Force Carbonating Beer
A huge advantage of kegging your homebrew is the ability to “force carbonate” rather than priming. By force carbonating, you can have your beer fully carbonated in hours rather than weeks. Even if you choose to use the slower method of force carbonating that I’ll explain below, it only takes a few days. You’ve already had to wait weeks for your beer to ferment and clear, so being able to enjoy it a bit sooner is a great thing in my book.

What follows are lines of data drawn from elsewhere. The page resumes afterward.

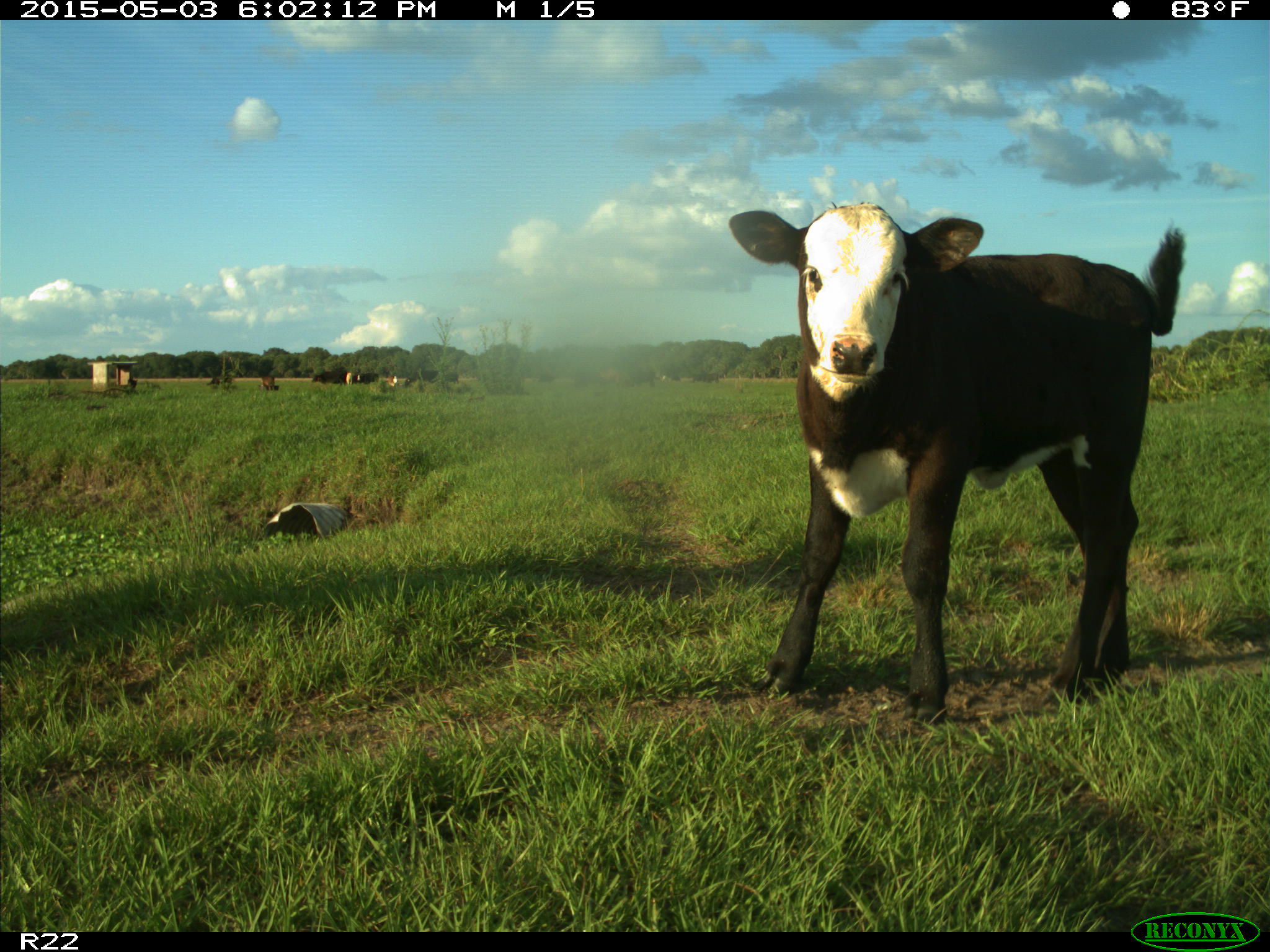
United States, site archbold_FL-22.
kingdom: Animalia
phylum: Chordata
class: Mammalia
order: Artiodactyla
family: Bovidae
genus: Bos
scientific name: Bos taurus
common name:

Isn’t “Natural Carbonation” Better?
It is a common belief among home brewers that carbonating their beer naturally is better than force carbonation. In reality, CO2 is CO2, it doesn’t change the flavor or mouthfeel of the beer whatsoever. When bottling beer, there may be one small advantage of priming over force carbonating, and that’s in the ability of the yeast to use up some of the oxygen that may be in the bottle. For beers intended for long-term aging like barley wine, I will often prime for that reason.

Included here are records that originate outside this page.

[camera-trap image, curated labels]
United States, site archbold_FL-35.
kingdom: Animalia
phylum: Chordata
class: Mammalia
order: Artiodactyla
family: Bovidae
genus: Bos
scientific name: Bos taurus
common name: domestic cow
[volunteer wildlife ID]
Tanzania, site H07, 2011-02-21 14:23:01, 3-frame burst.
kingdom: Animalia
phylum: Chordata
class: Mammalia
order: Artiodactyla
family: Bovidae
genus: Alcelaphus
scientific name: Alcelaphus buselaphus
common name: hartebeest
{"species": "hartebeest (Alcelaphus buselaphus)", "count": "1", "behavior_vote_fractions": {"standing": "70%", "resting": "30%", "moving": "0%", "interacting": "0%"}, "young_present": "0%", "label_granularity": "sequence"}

There’s also CAMRA — the Campaign for Real Ale — who insists that CO2 from a tank should never come into contact with a quality beer. “Real Ale” is defined by the organization as ale that is naturally carbonated and dispensed by gravity or hand pump (bottle conditioned beer meets this definition, too), never CO2 pressure. My opinion is that this is primarily a traditionalist stance, however if this is your belief, “natural carbonation” is always an option and you are welcome to continue to do so, even when using Corny kegs.
How To Force Carbonate
If you’ve decided to force carbonate your beer, there are two methods people commonly follow: the quick method and the slow method. The slow method, which I use most often, is simplest: chill the beer, apply the proper pressure, and wait a couple-3 days. The correct pressure depends on the number of volumes of CO2 you want in your beer. For most styles, about 2.3-2.5 volumes works well. If you chill your beer to 33 degrees Fahrenheit and apply a pressure of 7 psi, it will carbonate to 2.4 volumes in a couple days. At 40 degrees, raise the pressure to 12 psi. You can speed the process up a little by shaking the keg whenever you think about it.
The quick method can carbonate your beer in minutes, but it will take a few hours before it’s ready to pour without excessive foaming. This method is perfect when you’re having a party and your beer is not yet carbonated. It can be used any time, really, but you may notice larger bubbles initially using this method. After a week or so, you won’t see any difference. That’s the main reason I usually use the slower method unless I am in a hurry.
To use the quick method, get your beer as cold as possible. Apply about 20 psi, lie the keg on its side, and roll it back and forth for about 5 minutes. You’ll hear the CO2 flowing into the beer while you’re doing this. Turn the pressure down to 7 psi, wait a minute, release excess pressure from the keg, and repeat the rolling process until you no longer hear CO2 flowing. When you no longer hear CO2 flowing, you are done. Put the keg back into the refrigerator and wait a few hours then pour yourself a glass.
The Improved Quick Carbonation Method
There is an alternative method that is quick, but with better results than the rolling method above; it does, however, require additional hardware. Homebrew stores carry “carbonation stones” that do a great job of speeding up the carbonation process. These are basically a section of stainless steel rod with thousands of tiny pores in them. These pores create very tiny bubbles that dissolve quickly in the beer, allowing it to carbonate in a very short time. To use, you connect the carbonation stone to the gas-in tube of your keg, submerge it in the beer, and apply about 2-3 psi of pressure. About every 5-10 minutes, raise the pressure by 2 psi, until you get to the correct carbonation pressure for your beer (12 psi at 40 degrees Fahrenheit). Once there, and the CO2 stops flowing (again you’ll be able to hear it), it’s fully carbonated. As always, your homebrew will be better after a few days to a few weeks, but you can serve it the same day if you’re in a rush. It is ok to leave the carbonation stone connected while serving, though doing so means you won’t be able to use it to carbonate another keg.
Force carbonating is easy, quick, and provides you with sediment-free beer. Just as with bottled beer, patience is rewarded, but it’s great to have the option to serve beer the same day it’s kegged if necessary. Try it out, and I’ll bet you’ll do it from now on for all but a few special brews intended for long-term aging. The convenience really is hard to beat. Cheers!